Тот рывком поздоровался со мной и, кашляя, стал говорить:
– В первый раз за нарушение конспирации мы объявляем вам строгий выговор. В другой раз вы будете наказаны по-настоящему. Тоже мне – героизм: сказать палачу, что он палач! Уничтожить палача и самому остаться жить – вот героизм! А вы своим трепом ставите под удар подпольную боевую организацию. В случае повторения подобного – пеняйте на себя.
Он так же рывком попрощался со мной и ушел.
Утром дверь комнатушки, в которой жил капо дядя Петя пришлось взломать. Он сидел на полу около кровати. Шея была перетянута полотенцем. Язык вывалился. Глаза смотрели ясно и чисто. Пленки на них не было. К груди у него была приколота записка: «В смерти моей виновата больная нервная система и любовь к людям».
Хотя о моей стычке с капо никто не знал, все же Коля через Чарквиани устроил мне перевод в цех завода «Фокке-Вульф». Вечером меня увезли в малый лагерь. Я знал, что ко мне на заводе должен будет подойти немец и спросить:
– Ты по фрезам специалист или револьверщик?
Мне надлежало ответить:
– По наладке.
Если немец скажет: «Наладь фрезерный, там резец стачивает» – тогда можно доверяться ему во всем. И еще одно: немец, с которым я должен был выйти на связь, хорошо говорит по-русски.
С этим я и уехал. Когда наутро я шел через цеха немецкого завода, меня испугала и потрясла мощь и сила станков, организованных в стройные колонны. Такого я в Москве перед войной не видел. Здесь все громыхало, сотрясалось, ухало и стонало. За этими звуками крылась неистребимая сила, работающая на войну.
Ничто меня так не пугало: ни лагерь, ни Павел Павлович, ни сводки немецкого командования, ни угольные забои шахты «Мария», – как эти цеха, сверкающие блеском новых станков. Здесь было истинное сердце войны – сердце, которое работало ритмично и спокойно, словно организм спортсмена. То, что я сейчас вижу, – страшно, потому что это – сильно и напористо, как победа.
Из-за грохота я не слышу голоса человека, который трогает меня за плечо. Ему приходится кричать мне на ухо:
– Ты по фрезам спец или револьверщик?
– По наладке.
– Очень хорошо. Сейчас пойдем в наш цех – там наладишь фрезерный, резец стачивает.
– Ладно.
– Что?!
– Ладно, говорю.
– А… Понял! Я не слышу одним ухом. Левым. Понимаешь, не слышу.
– Понимаю.
В «нашем» цеху тише, потому что станки здесь более изношенные. Немец поворачивается ко мне левым ухом и говорит:
– Ты – Богданов? Да? А я – Линдер.
– Очень приятно.
– Как дела в большом лагере?
– Хорошо.
Линдер смеется.
– «Хорошо», – повторяет он. – Очень точное определение для нашего лагеря. Итак, что ты намерен делать в цеху? Будешь налаживать станки?

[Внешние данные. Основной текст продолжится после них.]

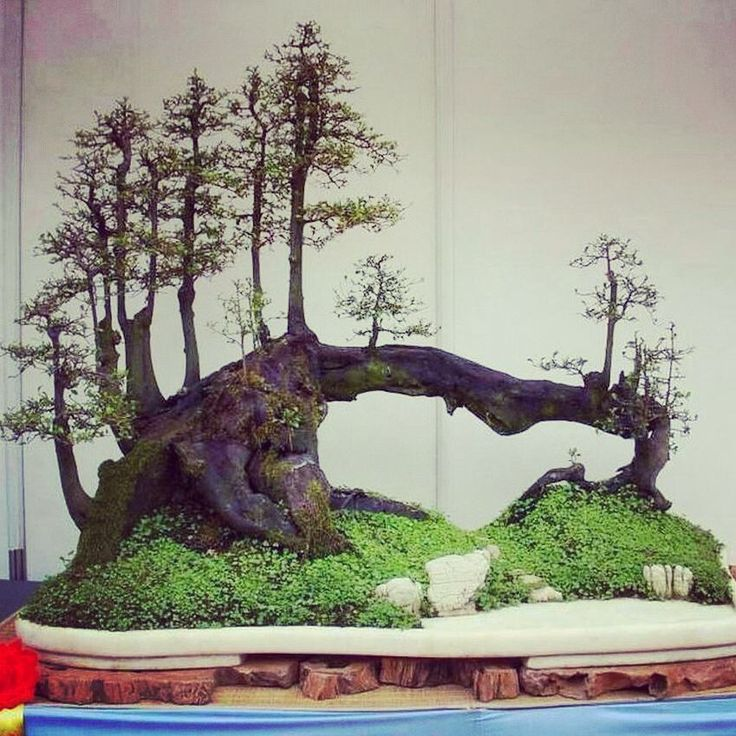 die 25 besten bonsai wald ideen auf pinterest mini. Black Bedroom Furniture Sets. Home Design Ideas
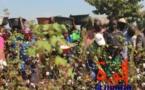 Tchad : 500.000 tonnes de coton d'ici 2025, un objectif conditionné par des défis
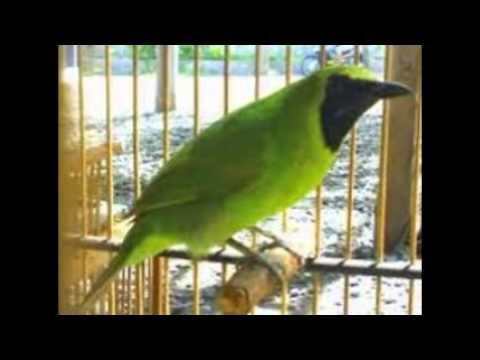 Kicau Burung Cucak Hijau Mini video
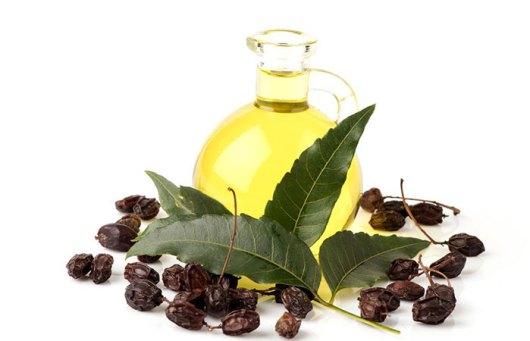 Những lợi ích của dầu Neem (2)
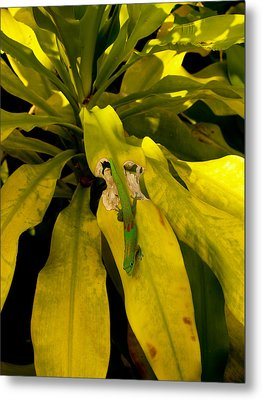 Metal Print featuring the photograph Mr Gecko by Randy Sylvia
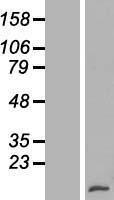 NBL1-17901 - Lymphotactin Lysate
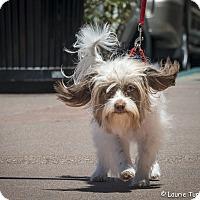 Adopt A Pet :: Suki - San Marcos, CA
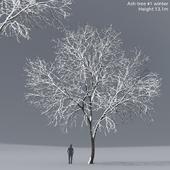 Winter Ash | Ash-tree winter # 1 (13.1m)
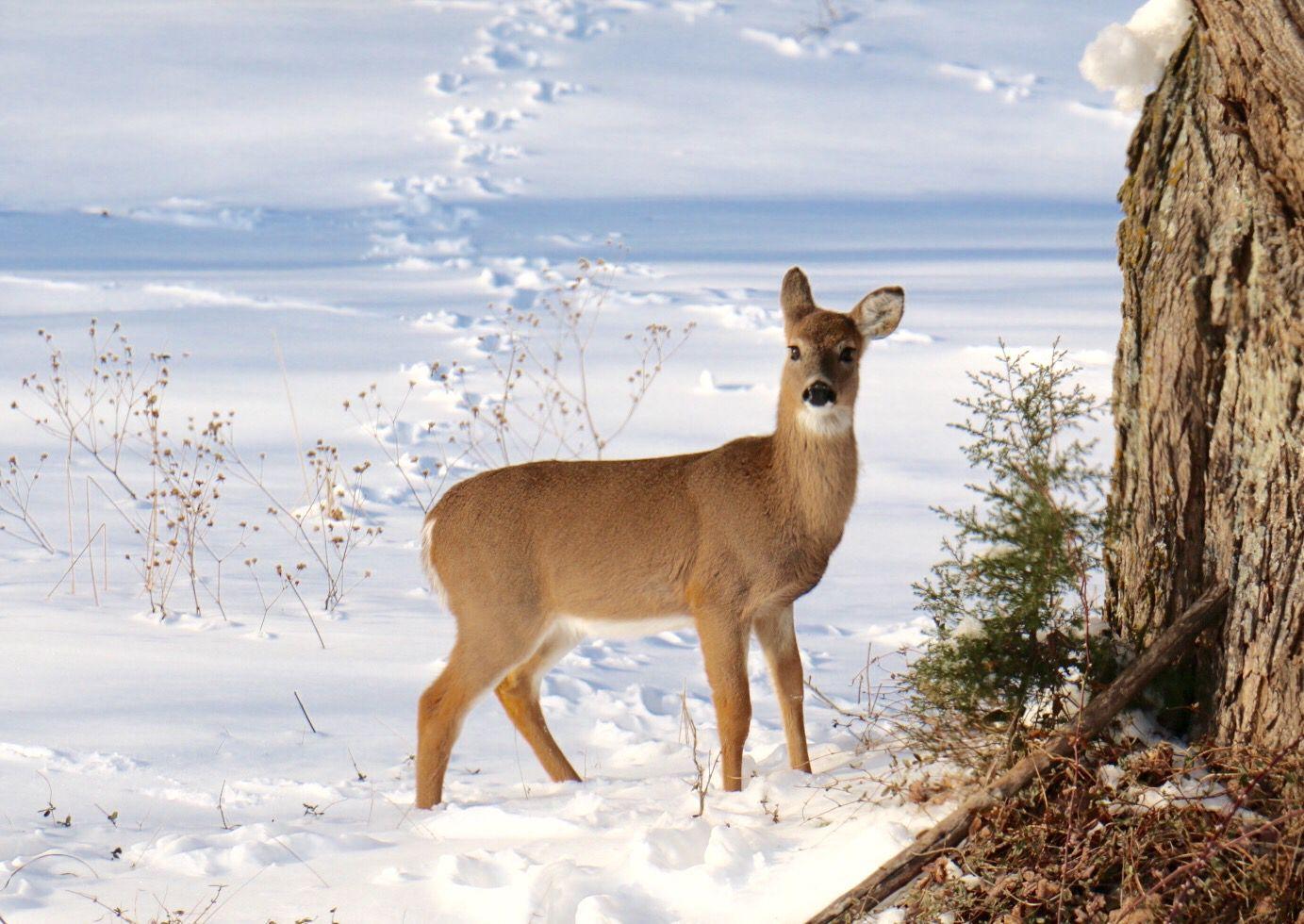 Deer in snow 2016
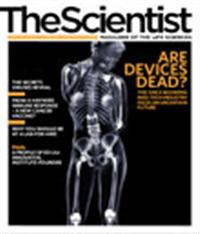 The Scientist October 2008 Cover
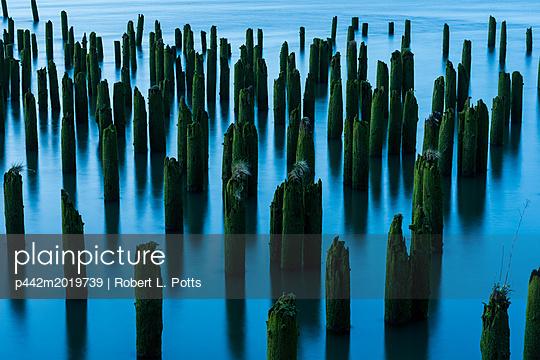 p442m2019739 von Robert L. Potts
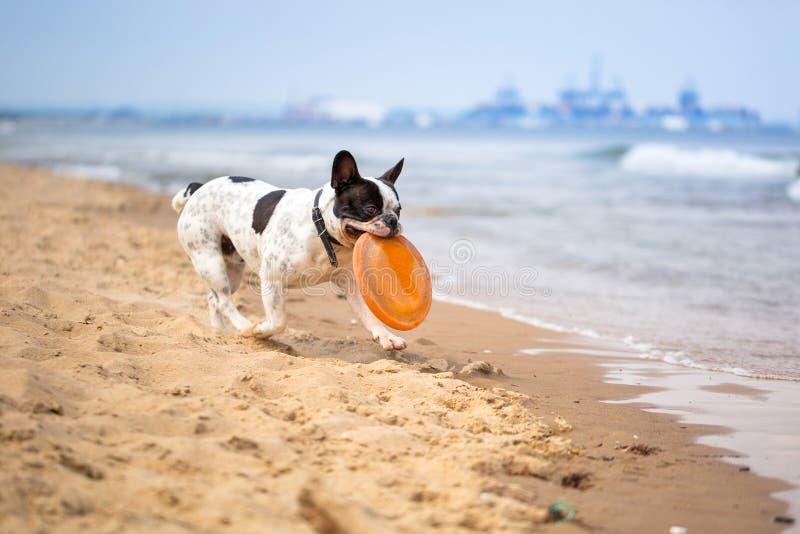 Französische Bulldogge auf dem Strand stockbild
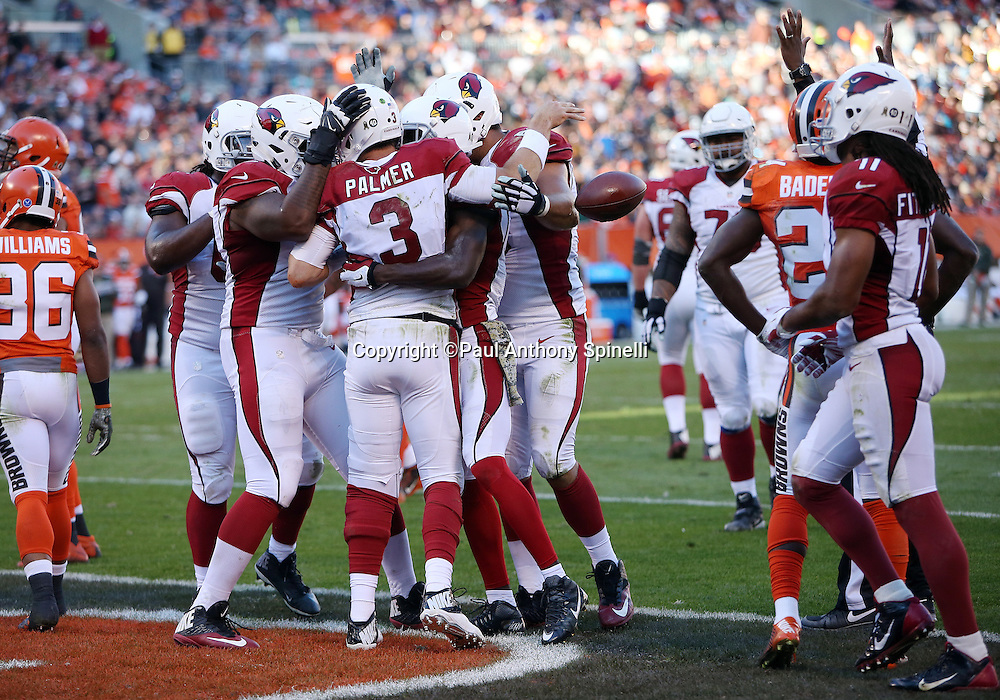 Teammates celebrate with Arizona Cardinals quarterback Carson Palmer (3) after he scores a fourth quarter touchdown on a run that gets reviewed and reversed as short of the goal line during the 2015 week 8 regular season NFL football game against the Cleveland Browns on Sunday, Nov. 1, 2015 in Cleveland. The Cardinals won the game 34-20. (©Paul Anthony Spinelli)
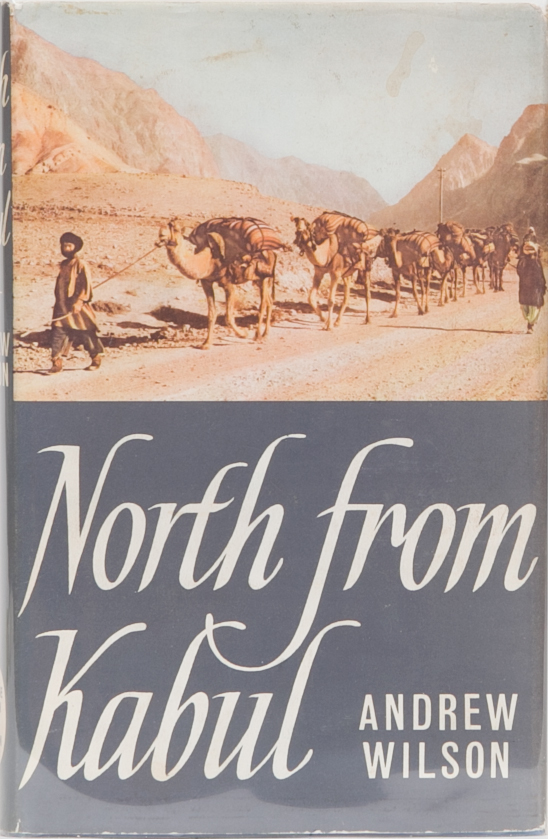 North from Kabul. Andrew Wilson.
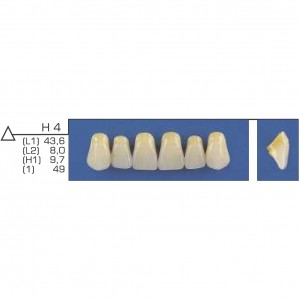 Imagem - DENTE TRILUX ANTERIOR SUPERIOR H4 COR 4A - VIPI (C/ 01 PLACA)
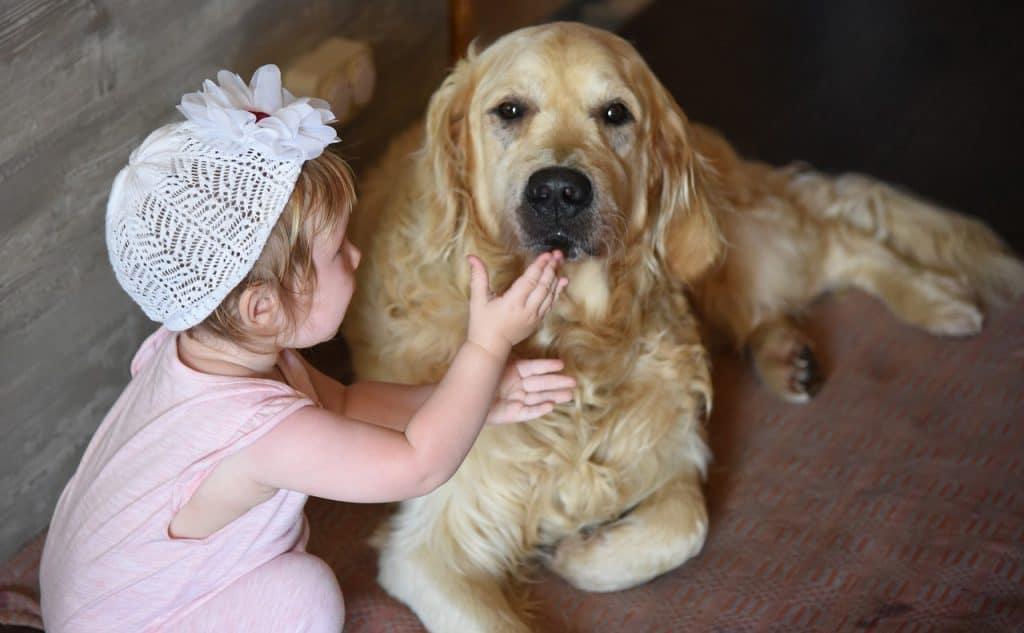 golden retriever good with kids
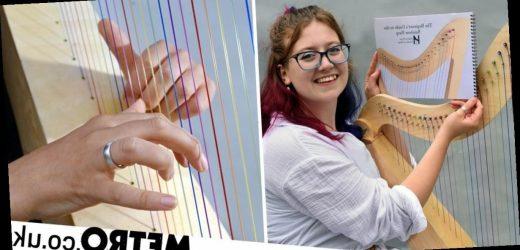 Dyslexic harpist unable to read sheet music creates inclusive rainbow harp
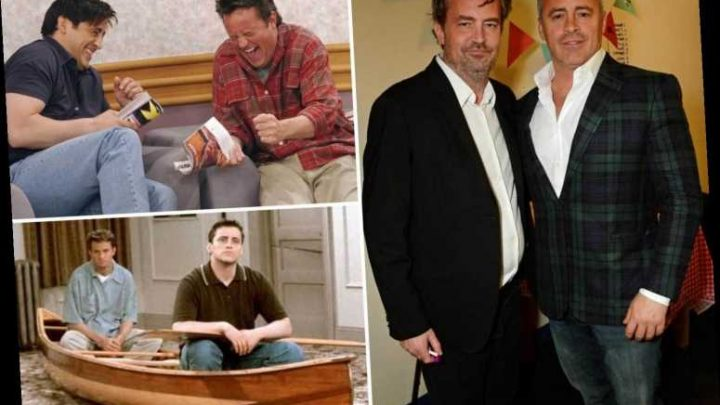 Matthew Perry & Matt LeBlanc charmed Friends fans with bromance but struggled with the real world away from Central Perk – The Sun
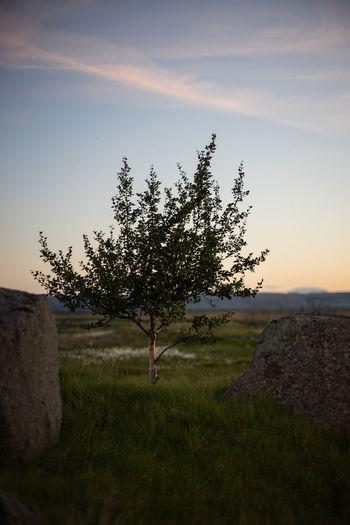 iceland - tree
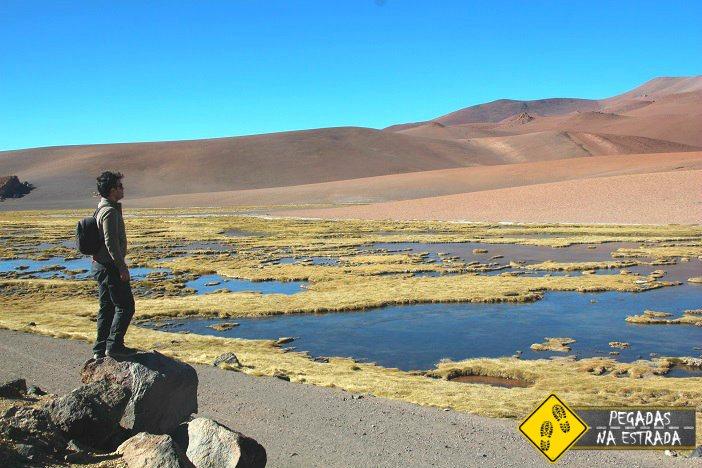 Laguna de Quepiaco passeio Salar de Tara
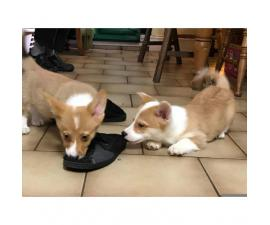 2 Gorgeous Corgi (pembroke) Boy Pups For Sale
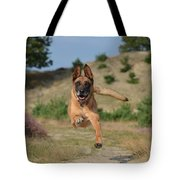 Dog Leaping Tote Bag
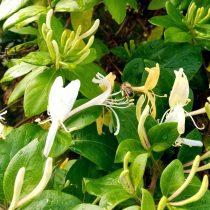 Пчела на пыльниках жимолости японской (Lonicera japonica)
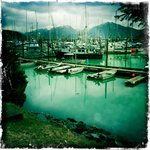 Crescent Harbor - boats that catch the fresh seafood served at Ludvig's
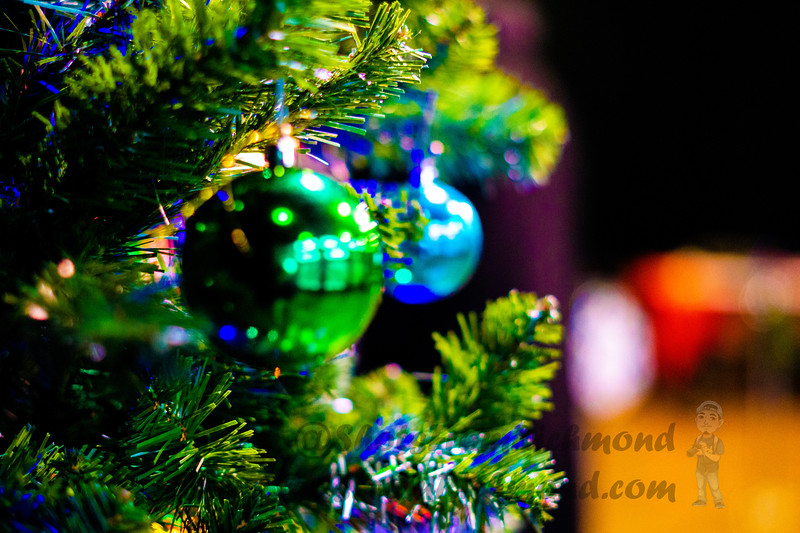 Richmond_Holiday_Festival_SFR_2019-488.jpg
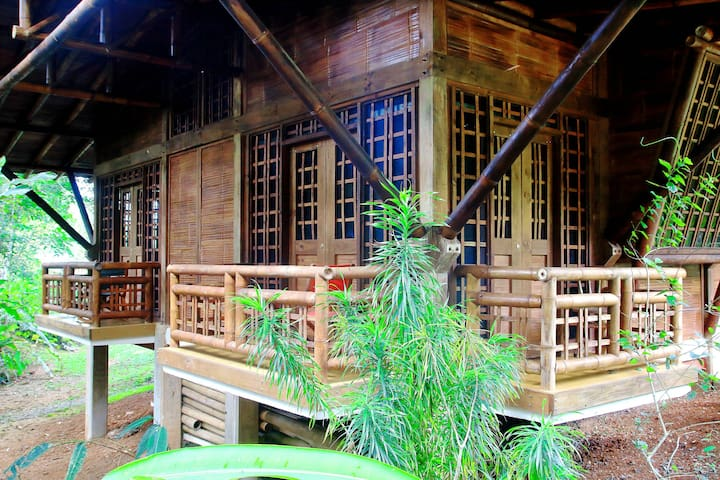 Waterfall-farm-forest-solar energy-bamboo-animals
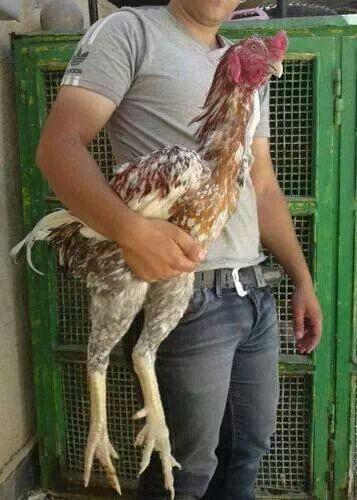 Australian game fowl | ♥ my Chickens | Pinterest | Game ...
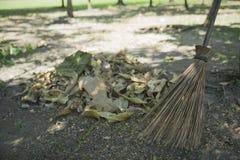 Kvast och blad på jordningen i parkera Royaltyfri Fotografi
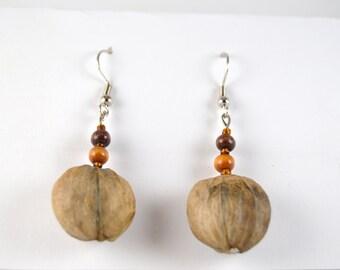 Hand-made hickory nut earrings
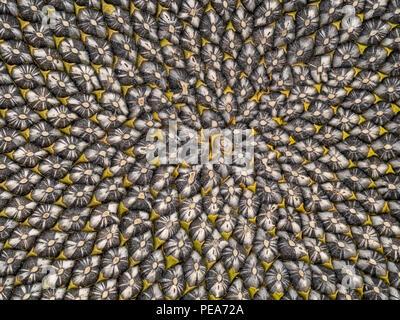 Sunflower seed head detail, Fibonacci pattern.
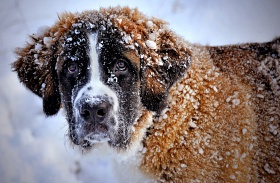 Állatok a hidegben
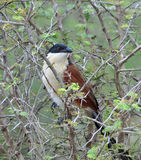 Burchell's Coucal Stock Image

– Я это умею делать так же, как вы – петь в опере.
Линдер хохочет:
– Мой друг! Я кончил Московскую консерваторию и был певцом в Берлинском оперном театре!
– Вы?!
– Я. Но это из области истории. Кто ты по профессии?
– Недоучившийся актер.
Теперь моя очередь смеяться, потому что на лице Линдера изумление и растерянность.